--- START LISTED RECORDS ---

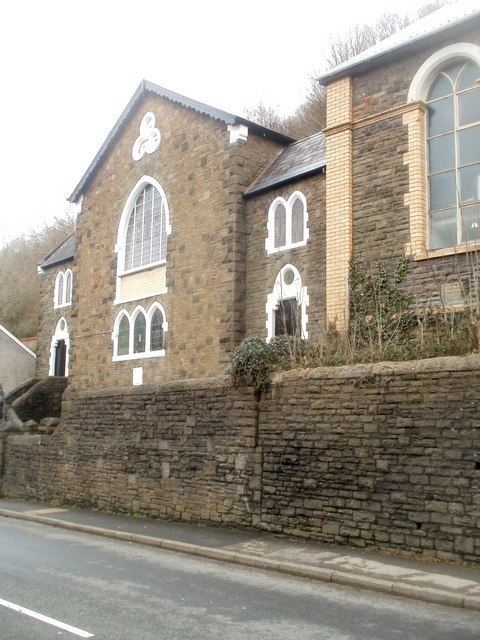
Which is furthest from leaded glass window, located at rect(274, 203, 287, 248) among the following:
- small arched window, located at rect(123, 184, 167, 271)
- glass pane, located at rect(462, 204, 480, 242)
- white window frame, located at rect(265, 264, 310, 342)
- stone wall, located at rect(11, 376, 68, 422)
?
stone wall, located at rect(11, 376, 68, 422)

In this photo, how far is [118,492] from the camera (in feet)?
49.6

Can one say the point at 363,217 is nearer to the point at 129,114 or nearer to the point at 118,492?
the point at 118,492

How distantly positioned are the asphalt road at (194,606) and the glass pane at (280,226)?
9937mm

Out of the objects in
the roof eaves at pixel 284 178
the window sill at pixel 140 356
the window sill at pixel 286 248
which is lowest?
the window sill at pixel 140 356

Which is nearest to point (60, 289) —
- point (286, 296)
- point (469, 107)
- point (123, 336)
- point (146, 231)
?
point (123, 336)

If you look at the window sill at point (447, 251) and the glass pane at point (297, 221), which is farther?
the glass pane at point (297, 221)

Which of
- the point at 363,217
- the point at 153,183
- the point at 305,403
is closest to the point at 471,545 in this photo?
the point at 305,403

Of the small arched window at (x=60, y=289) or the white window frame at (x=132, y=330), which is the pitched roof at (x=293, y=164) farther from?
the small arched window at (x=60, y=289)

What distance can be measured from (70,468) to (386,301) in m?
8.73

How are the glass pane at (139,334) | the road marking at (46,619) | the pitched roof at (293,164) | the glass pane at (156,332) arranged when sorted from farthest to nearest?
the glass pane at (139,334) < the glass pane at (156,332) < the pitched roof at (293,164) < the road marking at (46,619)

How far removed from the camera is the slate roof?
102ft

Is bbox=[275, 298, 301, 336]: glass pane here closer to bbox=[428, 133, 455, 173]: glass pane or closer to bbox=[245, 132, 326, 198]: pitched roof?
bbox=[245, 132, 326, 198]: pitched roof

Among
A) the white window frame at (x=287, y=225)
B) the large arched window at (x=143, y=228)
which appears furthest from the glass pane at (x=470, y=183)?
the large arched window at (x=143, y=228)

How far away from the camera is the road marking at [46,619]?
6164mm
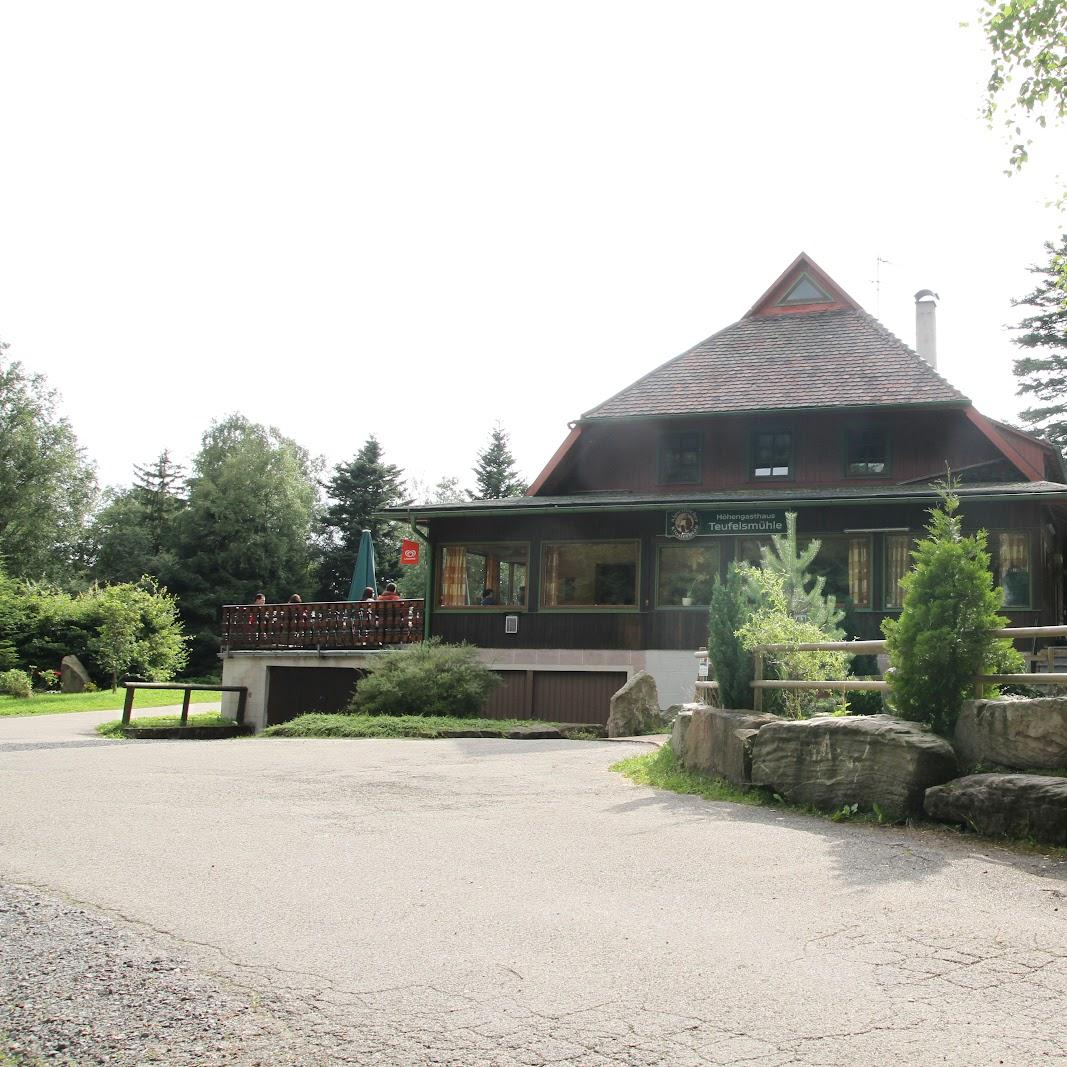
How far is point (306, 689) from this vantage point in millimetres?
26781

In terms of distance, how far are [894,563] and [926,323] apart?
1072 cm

--- END LISTED RECORDS ---

**AIM OF THE EXERCISE:**
Render the material from the line containing "How are the" through the end as a JSON list of strings, with one string per line and blank lines omitted. Leave the pictures out.

**SOLUTION TO THIS TASK:**
[
  "How are the glass pane at (139,334) | the road marking at (46,619) | the pitched roof at (293,164) | the glass pane at (156,332) arranged when sorted from farthest to nearest?",
  "the glass pane at (139,334) < the glass pane at (156,332) < the pitched roof at (293,164) < the road marking at (46,619)",
  "How far removed from the camera is the slate roof?",
  "102ft",
  "Is bbox=[275, 298, 301, 336]: glass pane here closer to bbox=[428, 133, 455, 173]: glass pane or closer to bbox=[245, 132, 326, 198]: pitched roof?",
  "bbox=[245, 132, 326, 198]: pitched roof",
  "Among",
  "A) the white window frame at (x=287, y=225)",
  "B) the large arched window at (x=143, y=228)",
  "which appears furthest from the glass pane at (x=470, y=183)?",
  "the large arched window at (x=143, y=228)",
  "How far away from the camera is the road marking at [46,619]?",
  "6164mm",
  "How far is point (306, 689) from this vantage point in millimetres?",
  "26781",
  "In terms of distance, how far are [894,563] and [926,323] apart?",
  "1072 cm"
]